More than one half of all undocumented immigrants from Mexico live in just two states. California is home to almost 1.1 million Mexican undocumented immigrants, or 26 percent of all Mexican undocumented immigrants. Texas is home to more than 1 million Mexican undocumented immigrants, or 24.8 percent of all undocumented immigrants in the United States.

Table 2: Top 10 States by Number and Share of Population, Mexican Undocumented Immigrants, 2019

State Number of Mexican Undocumented Immigrants Share of All Mexican Undocumented Immigrants
California 1,095,000 26.0%
Texas 1,046,000 24.8%
Illinois 219,000 5.2%
Arizona 175,000 4.2%
Georgia 147,000 3.5%
North Carolina 139,000 3.3%
Washington 125,000 3.0%
Florida 118,000 2.8%
New York 102,000 2.4%
Nevada 98,000 2.3%

Perhaps more importantly, Mexican undocumented immigrants have some of the highest employment rates in the country. The vast majority, or 96.7 percent, of Mexican undocumented workers are working and contributing to the economy. Together, they form a vital segment of the workforce to many critical American industries including agriculture (224,000 workers, or 11.5 percent of the workforce), construction (733,000 workers, or 6.7 percent), and the tourism and hospitality sector (524,000, or 3.4 percent).

Table 3: Top 5 Industries by Share of Workforce, Undocumented Mexican Immigrant, 2019

Industry Mexican Undocumented Workers Total Workforce Share of Workforce
Agriculture 224,000 1,943,000 11.5%
Construction 733,000 11,016,000 6.7%
Tourism, Hospitality, and Entertainment 524,000 15,365,000 3.4%
General and Personal Services 202,000 7,597,000 2.7%
Manufacturing 370,000 15,800,000 2.3%

Given their productivity and their participation rate in the workforce, Mexican undocumented immigrants are significant economic contributors to the American economy. In 2019 alone, Mexican undocumented households earned almost $92 billion in household income and contributed $9.8 billion in federal, state, and local taxes, even assuming conservative estimates that only half of all undocumented households filed taxes. This is in addition to the $11.7 billion in contributions to Social Security and $2.8 billion to the Medicare Trust Fund that were made by or on behalf of employers of Mexican undocumented immigrants. After taxes, Mexican undocumented immigrants held more than $82.2 billion in spending power, money that often goes back into local economies as they spend on housing, consumer goods, and services.
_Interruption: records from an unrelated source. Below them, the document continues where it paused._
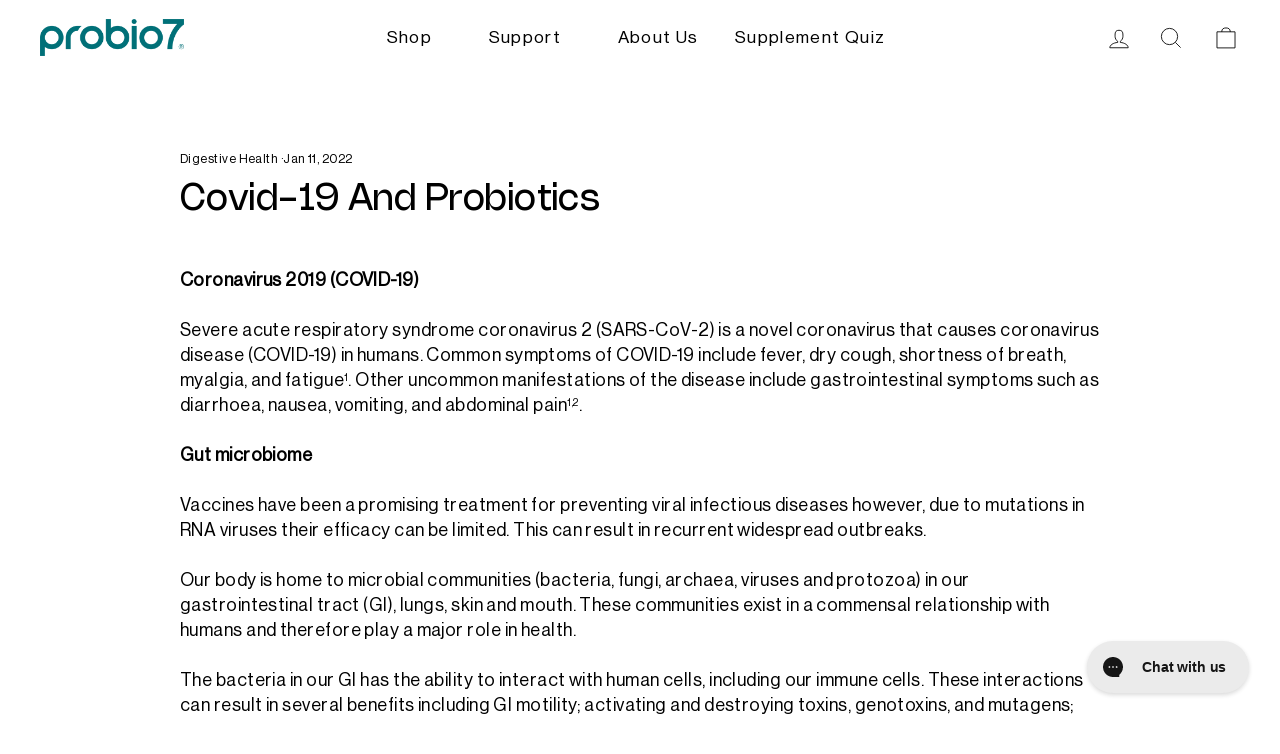

--- FILE ---
content_type: text/javascript
request_url: https://probio7.at/cdn/shop/t/45/assets/moresoda.min.js?v=89572994036012119101747652100
body_size: -76
content:
/*
 * ATTENTION: The "eval" devtool has been used (maybe by default in mode: "development").
 * This devtool is neither made for production nor for readable output files.
 * It uses "eval()" calls to create a separate source file in the browser devtools.
 * If you are trying to read the output file, select a different devtool (https://webpack.js.org/configuration/devtool/)
 * or disable the default devtool with "devtool: false".
 * If you are looking for production-ready output files, see mode: "production" (https://webpack.js.org/configuration/mode/).
 */
/******/ (() => { // webpackBootstrap
/******/ 	var __webpack_modules__ = ({

/***/ "./src/javascript/index.js":
/*!*********************************!*\
  !*** ./src/javascript/index.js ***!
  \*********************************/
/***/ (() => {

eval("// console.log(\"hello world\")\n\n// console.log('hello');\n\n// const buttons = document.querySelectorAll('.quick-product__btn');\n\n// buttons.forEach(button => {\n//     button.addEventListener('click', function(evt) {\n// \t\tvar flkty = document.querySelectorAll('.product-slideshow.flickity-enabled');\n// \t\tflkty.resize()\n// \t})\n// });\n\n//# sourceURL=webpack://Probio7/./src/javascript/index.js?");

/***/ })

/******/ 	});
/************************************************************************/
/******/ 	
/******/ 	// startup
/******/ 	// Load entry module and return exports
/******/ 	// This entry module can't be inlined because the eval devtool is used.
/******/ 	var __webpack_exports__ = {};
/******/ 	__webpack_modules__["./src/javascript/index.js"]();
/******/ 	
/******/ })()
;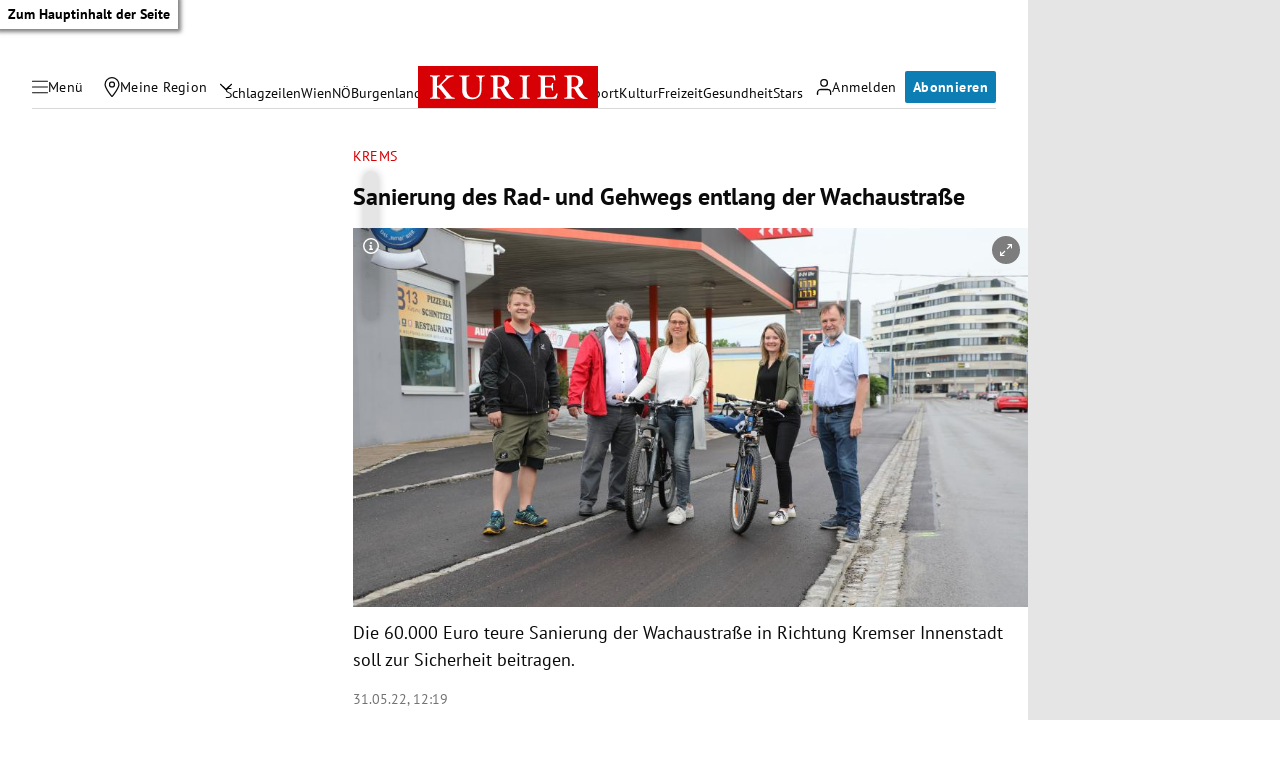

--- FILE ---
content_type: application/javascript; charset=utf-8
request_url: https://fundingchoicesmessages.google.com/f/AGSKWxUPq8UBoN-Uof3Qv5TF7jJFzMfjrfF1cS_zC-AbqjBTbiqfwhUcStv0VCLolRKEF3-XWd2tLfY8LnqkFelhChinVLX6tRhZMTdBPAhcF6Oh9f2b1czkqU4D_gxzTO_OZEJ9AtNZMw==?fccs=W251bGwsbnVsbCxudWxsLG51bGwsbnVsbCxudWxsLFsxNzY5MDgzMTQxLDg2NTAwMDAwMF0sbnVsbCxudWxsLG51bGwsW251bGwsWzcsNl0sbnVsbCxudWxsLG51bGwsbnVsbCxudWxsLG51bGwsbnVsbCxudWxsLG51bGwsMV0sImh0dHBzOi8va3VyaWVyLmF0L2Nocm9uaWsvbmllZGVyb2VzdGVycmVpY2gva3JlbXMvc2FuaWVydW5nLWRlcy1yYWQtdW5kLWdlaHdlZ3MtZW50bGFuZy1kZXItd2FjaGF1c3RyYXNzZS80MDIwMjQ4MzEiLG51bGwsW1s4LCI5b0VCUi01bXFxbyJdLFs5LCJlbi1VUyJdLFsxNiwiWzEsMSwxXSJdLFsxOSwiMiJdLFsxNywiWzBdIl0sWzI0LCIiXSxbMjksImZhbHNlIl1dXQ
body_size: 111
content:
if (typeof __googlefc.fcKernelManager.run === 'function') {"use strict";this.default_ContributorServingResponseClientJs=this.default_ContributorServingResponseClientJs||{};(function(_){var window=this;
try{
var qp=function(a){this.A=_.t(a)};_.u(qp,_.J);var rp=function(a){this.A=_.t(a)};_.u(rp,_.J);rp.prototype.getWhitelistStatus=function(){return _.F(this,2)};var sp=function(a){this.A=_.t(a)};_.u(sp,_.J);var tp=_.ed(sp),up=function(a,b,c){this.B=a;this.j=_.A(b,qp,1);this.l=_.A(b,_.Pk,3);this.F=_.A(b,rp,4);a=this.B.location.hostname;this.D=_.Fg(this.j,2)&&_.O(this.j,2)!==""?_.O(this.j,2):a;a=new _.Qg(_.Qk(this.l));this.C=new _.dh(_.q.document,this.D,a);this.console=null;this.o=new _.mp(this.B,c,a)};
up.prototype.run=function(){if(_.O(this.j,3)){var a=this.C,b=_.O(this.j,3),c=_.fh(a),d=new _.Wg;b=_.hg(d,1,b);c=_.C(c,1,b);_.jh(a,c)}else _.gh(this.C,"FCNEC");_.op(this.o,_.A(this.l,_.De,1),this.l.getDefaultConsentRevocationText(),this.l.getDefaultConsentRevocationCloseText(),this.l.getDefaultConsentRevocationAttestationText(),this.D);_.pp(this.o,_.F(this.F,1),this.F.getWhitelistStatus());var e;a=(e=this.B.googlefc)==null?void 0:e.__executeManualDeployment;a!==void 0&&typeof a==="function"&&_.To(this.o.G,
"manualDeploymentApi")};var vp=function(){};vp.prototype.run=function(a,b,c){var d;return _.v(function(e){d=tp(b);(new up(a,d,c)).run();return e.return({})})};_.Tk(7,new vp);
}catch(e){_._DumpException(e)}
}).call(this,this.default_ContributorServingResponseClientJs);
// Google Inc.

//# sourceURL=/_/mss/boq-content-ads-contributor/_/js/k=boq-content-ads-contributor.ContributorServingResponseClientJs.en_US.9oEBR-5mqqo.es5.O/d=1/exm=ad_blocking_detection_executable,kernel_loader,loader_js_executable/ed=1/rs=AJlcJMwtVrnwsvCgvFVyuqXAo8GMo9641A/m=cookie_refresh_executable
__googlefc.fcKernelManager.run('\x5b\x5b\x5b7,\x22\x5b\x5bnull,\\\x22kurier.at\\\x22,\\\x22AKsRol9LQ0LDu3urdYU9-X2-6Psu3V_VsASXkdg9uJlfGAjMW_Ak9FgWTU4MttqfC7bkmiKPv9MEMjaILMQQonUT_HpYsXYZouEUGyo-F7hNN03McNsaevizcpTqYoP_Dx_P2kLUt-hQ29yVr-7sG-Mqn-IG8EdAkQ\\\\u003d\\\\u003d\\\x22\x5d,null,\x5b\x5bnull,null,null,\\\x22https:\/\/fundingchoicesmessages.google.com\/f\/AGSKWxWJ4gOJcKDojDsue1-bOUA-cWGwOR5Heagsc90LD8MykU5spAyVTwUtDDn536wwDPJyyNKOdB8AXOs0-o4zrYKFM4qIVm0PJH6rOZGD5DkF0tPliYx3CkWj8WeFGqXo2VIvhgzCYQ\\\\u003d\\\\u003d\\\x22\x5d,null,null,\x5bnull,null,null,\\\x22https:\/\/fundingchoicesmessages.google.com\/el\/AGSKWxW0DxJqp7ao0XEy8GvObNhqVj4UAdkJcHQe9sdhCeX4c9NegrLYfHG-dG_MgdzjgD28VUh9TEkN4rNf6FC0vaMzC1N9lkdGzkMliGFUntiDMUGkiu1e4zbJ3jkyBUEE3fx6W6yKBA\\\\u003d\\\\u003d\\\x22\x5d,null,\x5bnull,\x5b7,6\x5d,null,null,null,null,null,null,null,null,null,1\x5d\x5d,\x5b3,1\x5d\x5d\x22\x5d\x5d,\x5bnull,null,null,\x22https:\/\/fundingchoicesmessages.google.com\/f\/AGSKWxUp9eb_xg5T7NL3BThmYkRtdKaW34ml49eS7k8BUSY_ClQHgWPLNO1-ydpJgKWBb2dZLhNwGcOEESfHuqxG5BvnT8XNW25QspfnGvGQe4gAkQ50Dd3Y-Kh_q11PuR2cnqKi3MZz8w\\u003d\\u003d\x22\x5d\x5d');}

--- FILE ---
content_type: application/javascript; charset=utf-8
request_url: https://fundingchoicesmessages.google.com/f/AGSKWxVCWNBx2Qksfr7GFcQ7wzyE_XVOhUVF5LyM8j0ZXQoSSdKCnQTYXzSl5OjhVM0Comqwcas5TKuwmIaXr3ZJ_YjRuZO0jJpzZrOpMAwsX-jc_OrQphzTYUk6tCp3LgnJjm1mD65Tnyiy0yngh3P-_ruWDaYLWEqk033njddkQvAxCtcUSGhdIl1_eiX4/_/ad/top1./ad_banner1./ad-amz./globalads-/headeradd2.
body_size: -1290
content:
window['ab0c0def-487b-4dd5-b1d9-0f8689bb8664'] = true;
Table 4: Economic Contributions of Mexican Undocumented Immigrants by State, 2019

States Household Income, in M$ Federal income taxes, in M$ State and Local taxes, in M$ Spending Power, in M$ Social Security contributions, in M$ Medicare contributions, in M$
California $25,128 $1,570 $1,147 $22,411 $3,289 $784
Texas $21,549 $1,199 $1,032 $19,318 $2,630 $632
Illinois $5,258 $316 $320 $4,622 $677 $159
Arizona $3,541 $194 $167 $3,180 $438 $103
Georgia $2,986 $159 $142 $2,684 $381 $90
North Carolina $3,236 $194 $143 $2,899 $359 $96
Washington $2,892 $169 $162 $2,561 $388 $91
Florida $2,070 $104 $85 $1,881 $294 $69
New York $2,538 $189 $155 $2,194 $306 $72
Nevada $2,287 $134 $81 $2,071 $286 $67
United States $91,992 $5,396 $4,391 $82,205 $11,689 $2,798

Zooming out again to the top 5 countries of origin among undocumented immigrants, we find that across the board, undocumented immigrants are significant economic contributors as earners, taxpayers, and consumers.
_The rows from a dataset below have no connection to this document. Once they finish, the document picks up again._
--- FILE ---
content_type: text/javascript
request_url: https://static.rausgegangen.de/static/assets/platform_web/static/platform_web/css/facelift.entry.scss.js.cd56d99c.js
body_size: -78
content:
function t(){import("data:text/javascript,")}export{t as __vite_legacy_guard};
Table 5: Economic Contributions for the Top 5 Countries of Origin Among Undocumented Immigrants, 2019

Country of Origin Total Household Income (in Millions $) Federal Income Taxes (in Millions $) State & Local Taxes (in Millions $) Spending Power (in Millions $)
Mexico $91,992 $5,396 $4,391 $82,205
El Salvador $12,906 $782 $631 $11,493
India $18,306 $1,965 $840 $15,501
Guatemala $10,163 $586 $496 $9,082
Honduras $7,184 $434 $344 $6,406

While the debate over legalization and the future of undocumented immigrants in the United States continues without resolution, the data suggests that they have already proven to be integral parts of the U.S. economy and valued members of communities across the country.